WHAT IS REQUIRED: Rewrite every line from the one containing "From what is" through the end of the records, inclusive, with the requests included. In the answers only, multiply each pixel coordinate by 0.5 and round it to a whole number, rounding halves up.

TASK DATA:
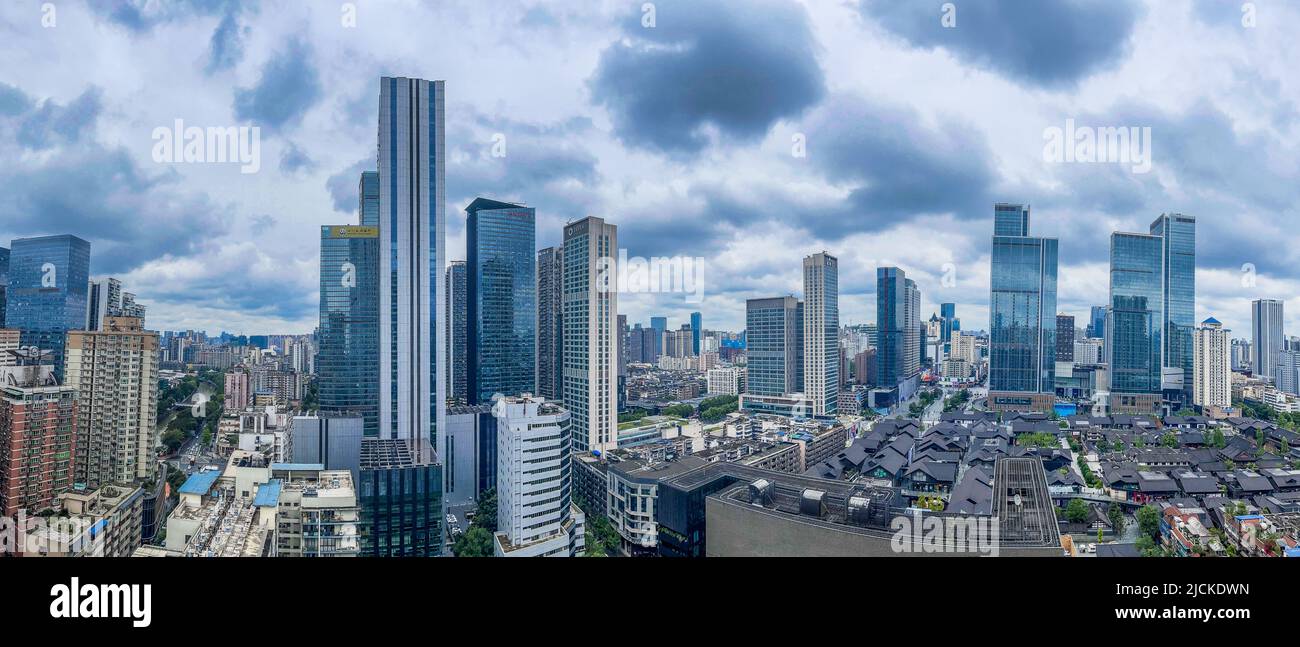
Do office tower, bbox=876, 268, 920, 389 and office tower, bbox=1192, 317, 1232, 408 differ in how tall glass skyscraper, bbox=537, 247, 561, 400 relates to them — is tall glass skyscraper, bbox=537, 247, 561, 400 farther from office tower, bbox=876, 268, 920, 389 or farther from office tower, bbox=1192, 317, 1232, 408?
office tower, bbox=1192, 317, 1232, 408

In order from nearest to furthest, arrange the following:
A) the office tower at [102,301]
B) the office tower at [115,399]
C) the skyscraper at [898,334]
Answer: the office tower at [102,301]
the office tower at [115,399]
the skyscraper at [898,334]

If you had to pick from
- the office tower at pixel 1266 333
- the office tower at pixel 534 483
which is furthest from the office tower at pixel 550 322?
the office tower at pixel 1266 333

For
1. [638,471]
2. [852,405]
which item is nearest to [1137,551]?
[638,471]

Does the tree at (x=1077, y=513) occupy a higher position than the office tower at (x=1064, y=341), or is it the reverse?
the office tower at (x=1064, y=341)

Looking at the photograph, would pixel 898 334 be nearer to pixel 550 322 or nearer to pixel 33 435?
pixel 550 322

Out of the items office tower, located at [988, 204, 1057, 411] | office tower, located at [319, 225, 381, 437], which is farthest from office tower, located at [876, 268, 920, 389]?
office tower, located at [319, 225, 381, 437]

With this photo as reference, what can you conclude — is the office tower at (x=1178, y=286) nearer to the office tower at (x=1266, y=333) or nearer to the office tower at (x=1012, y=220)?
the office tower at (x=1266, y=333)

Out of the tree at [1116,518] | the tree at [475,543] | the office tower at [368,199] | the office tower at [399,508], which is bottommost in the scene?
the tree at [1116,518]
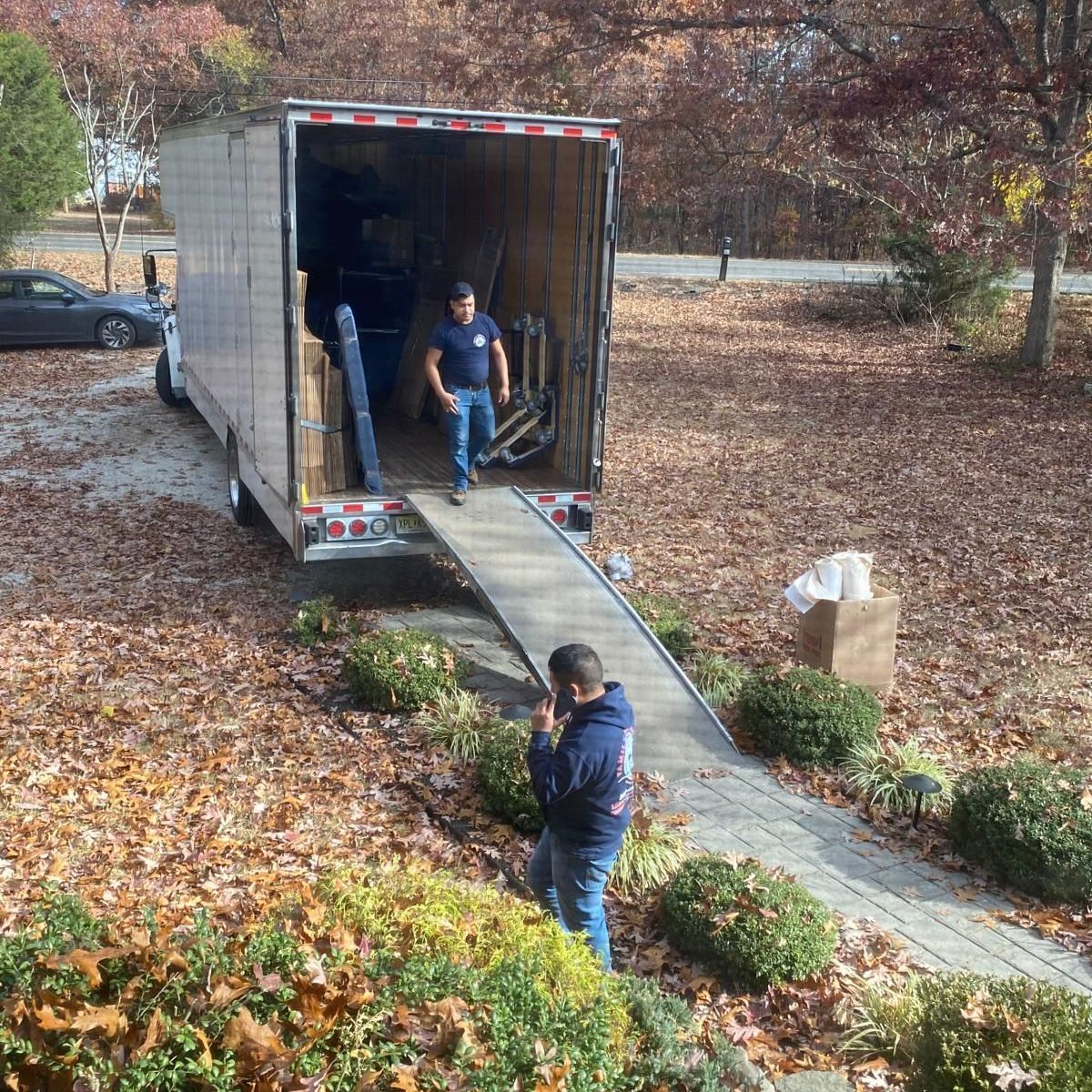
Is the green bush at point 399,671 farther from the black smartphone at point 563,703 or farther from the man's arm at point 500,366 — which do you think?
the man's arm at point 500,366

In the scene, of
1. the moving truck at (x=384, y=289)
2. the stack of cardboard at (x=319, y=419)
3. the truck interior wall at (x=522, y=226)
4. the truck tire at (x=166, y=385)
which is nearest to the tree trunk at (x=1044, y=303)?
the truck interior wall at (x=522, y=226)

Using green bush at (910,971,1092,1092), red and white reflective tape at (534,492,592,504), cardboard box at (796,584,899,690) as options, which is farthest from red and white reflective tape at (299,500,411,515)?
green bush at (910,971,1092,1092)

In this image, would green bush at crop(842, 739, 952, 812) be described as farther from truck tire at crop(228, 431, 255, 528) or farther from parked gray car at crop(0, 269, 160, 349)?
parked gray car at crop(0, 269, 160, 349)

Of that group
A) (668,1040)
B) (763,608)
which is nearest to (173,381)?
(763,608)

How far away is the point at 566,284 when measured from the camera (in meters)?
9.12

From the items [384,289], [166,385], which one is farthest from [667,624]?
[166,385]

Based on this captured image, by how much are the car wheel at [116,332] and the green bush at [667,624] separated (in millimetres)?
15755

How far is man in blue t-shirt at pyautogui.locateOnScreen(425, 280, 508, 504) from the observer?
8.61 metres

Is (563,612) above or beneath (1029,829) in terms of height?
above

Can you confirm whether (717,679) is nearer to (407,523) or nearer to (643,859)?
(643,859)

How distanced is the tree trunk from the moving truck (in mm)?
11433

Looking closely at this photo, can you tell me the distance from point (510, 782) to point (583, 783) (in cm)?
152

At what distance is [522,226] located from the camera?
9781mm

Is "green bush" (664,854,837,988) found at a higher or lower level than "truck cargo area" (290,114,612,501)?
lower
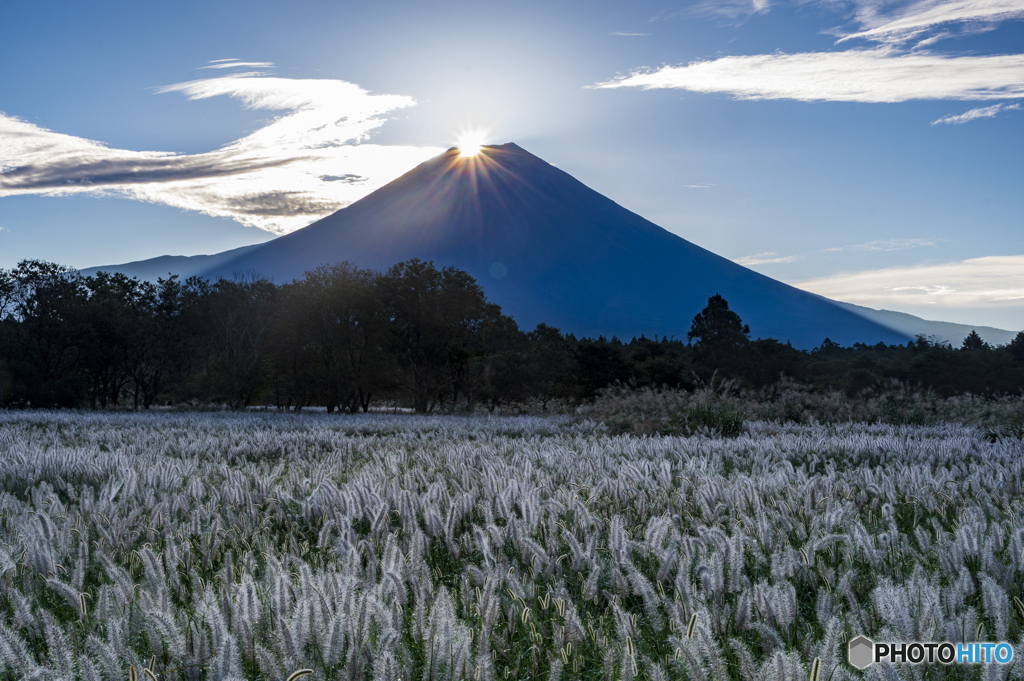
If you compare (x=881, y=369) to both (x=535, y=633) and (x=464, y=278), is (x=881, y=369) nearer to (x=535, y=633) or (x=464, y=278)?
(x=464, y=278)

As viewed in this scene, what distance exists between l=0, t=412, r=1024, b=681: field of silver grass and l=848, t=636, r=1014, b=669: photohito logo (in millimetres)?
35

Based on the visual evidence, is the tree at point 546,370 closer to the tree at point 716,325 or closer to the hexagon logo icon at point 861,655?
the tree at point 716,325

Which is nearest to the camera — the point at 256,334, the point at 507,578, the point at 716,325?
the point at 507,578

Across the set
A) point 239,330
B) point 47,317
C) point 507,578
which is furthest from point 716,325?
point 507,578

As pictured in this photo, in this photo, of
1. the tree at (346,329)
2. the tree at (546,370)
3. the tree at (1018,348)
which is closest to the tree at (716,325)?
the tree at (1018,348)

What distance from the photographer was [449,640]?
1.30m

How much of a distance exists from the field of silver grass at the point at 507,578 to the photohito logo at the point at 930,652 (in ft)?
0.12

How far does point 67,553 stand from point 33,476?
10.3ft

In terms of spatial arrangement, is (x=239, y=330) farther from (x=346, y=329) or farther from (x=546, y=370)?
(x=546, y=370)

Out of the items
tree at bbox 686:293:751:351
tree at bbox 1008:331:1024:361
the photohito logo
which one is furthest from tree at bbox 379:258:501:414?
tree at bbox 686:293:751:351

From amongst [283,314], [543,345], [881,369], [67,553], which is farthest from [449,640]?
[881,369]

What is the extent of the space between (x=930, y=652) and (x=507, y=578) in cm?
117

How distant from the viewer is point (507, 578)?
2.05 m

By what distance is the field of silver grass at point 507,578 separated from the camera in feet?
4.66
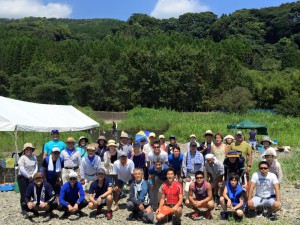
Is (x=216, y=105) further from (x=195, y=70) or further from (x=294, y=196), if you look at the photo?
(x=294, y=196)

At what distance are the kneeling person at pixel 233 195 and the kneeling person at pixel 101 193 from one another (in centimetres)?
217

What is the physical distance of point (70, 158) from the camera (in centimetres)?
795

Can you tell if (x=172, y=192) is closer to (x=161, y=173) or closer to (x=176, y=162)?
(x=161, y=173)

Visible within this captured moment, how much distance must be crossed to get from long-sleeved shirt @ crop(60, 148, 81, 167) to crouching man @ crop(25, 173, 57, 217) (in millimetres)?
1165

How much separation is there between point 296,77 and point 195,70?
39.8 ft

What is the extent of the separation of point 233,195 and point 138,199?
179cm

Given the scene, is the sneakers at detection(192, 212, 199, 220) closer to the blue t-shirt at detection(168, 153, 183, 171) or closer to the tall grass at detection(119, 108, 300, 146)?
the blue t-shirt at detection(168, 153, 183, 171)

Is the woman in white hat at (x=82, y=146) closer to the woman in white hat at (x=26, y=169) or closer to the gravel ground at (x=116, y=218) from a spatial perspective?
the woman in white hat at (x=26, y=169)

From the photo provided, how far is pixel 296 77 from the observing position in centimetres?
4234

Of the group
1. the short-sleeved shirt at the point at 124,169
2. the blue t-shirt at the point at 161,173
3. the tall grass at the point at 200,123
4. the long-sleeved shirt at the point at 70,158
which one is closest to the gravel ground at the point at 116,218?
the short-sleeved shirt at the point at 124,169

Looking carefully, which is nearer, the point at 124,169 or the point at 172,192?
the point at 172,192

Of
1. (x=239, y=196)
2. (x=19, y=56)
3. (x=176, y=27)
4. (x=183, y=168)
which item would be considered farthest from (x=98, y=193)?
(x=176, y=27)

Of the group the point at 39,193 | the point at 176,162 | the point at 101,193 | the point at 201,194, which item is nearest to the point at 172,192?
the point at 201,194

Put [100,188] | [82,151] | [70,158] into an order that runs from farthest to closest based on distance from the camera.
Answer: [82,151] → [70,158] → [100,188]
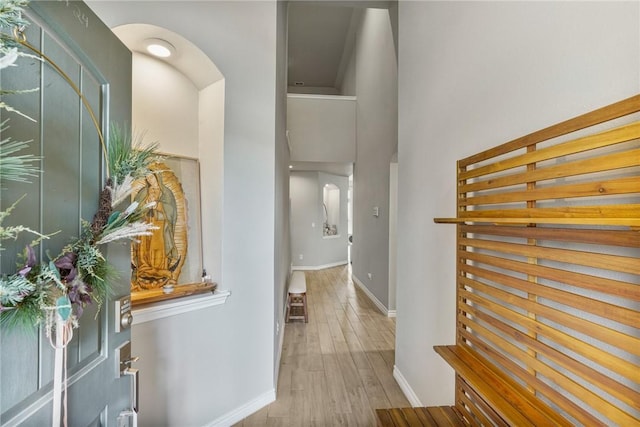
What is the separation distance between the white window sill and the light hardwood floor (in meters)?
0.90

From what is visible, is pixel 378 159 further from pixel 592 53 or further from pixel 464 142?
pixel 592 53

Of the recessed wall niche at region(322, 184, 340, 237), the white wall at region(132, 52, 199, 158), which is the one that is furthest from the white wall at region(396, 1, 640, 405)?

PROBLEM SOLUTION:
From what is visible, is pixel 378 159 further from pixel 592 53 or further from pixel 464 142?
pixel 296 27

Of the recessed wall niche at region(322, 184, 340, 237), the white wall at region(132, 52, 199, 158), which is the one that is furthest from the white wall at region(396, 1, 640, 405)?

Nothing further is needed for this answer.